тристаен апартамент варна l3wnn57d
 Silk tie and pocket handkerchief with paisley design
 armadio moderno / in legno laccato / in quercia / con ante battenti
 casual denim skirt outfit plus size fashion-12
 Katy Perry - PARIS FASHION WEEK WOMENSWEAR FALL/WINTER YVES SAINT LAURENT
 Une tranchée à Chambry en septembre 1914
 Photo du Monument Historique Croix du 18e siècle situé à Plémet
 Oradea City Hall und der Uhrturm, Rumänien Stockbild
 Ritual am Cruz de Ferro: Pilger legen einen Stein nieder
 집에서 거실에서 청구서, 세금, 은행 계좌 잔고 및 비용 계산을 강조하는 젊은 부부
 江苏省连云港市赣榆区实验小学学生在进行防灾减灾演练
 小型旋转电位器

* Problem:
From the line containing "Photo du Monument" to the final line of the data above, transcribe every line exactly and nothing more.

* Answer section:
 Photo du Monument Historique Croix du 18e siècle situé à Plémet
 Oradea City Hall und der Uhrturm, Rumänien Stockbild
 Ritual am Cruz de Ferro: Pilger legen einen Stein nieder
 집에서 거실에서 청구서, 세금, 은행 계좌 잔고 및 비용 계산을 강조하는 젊은 부부
 江苏省连云港市赣榆区实验小学学生在进行防灾减灾演练
 小型旋转电位器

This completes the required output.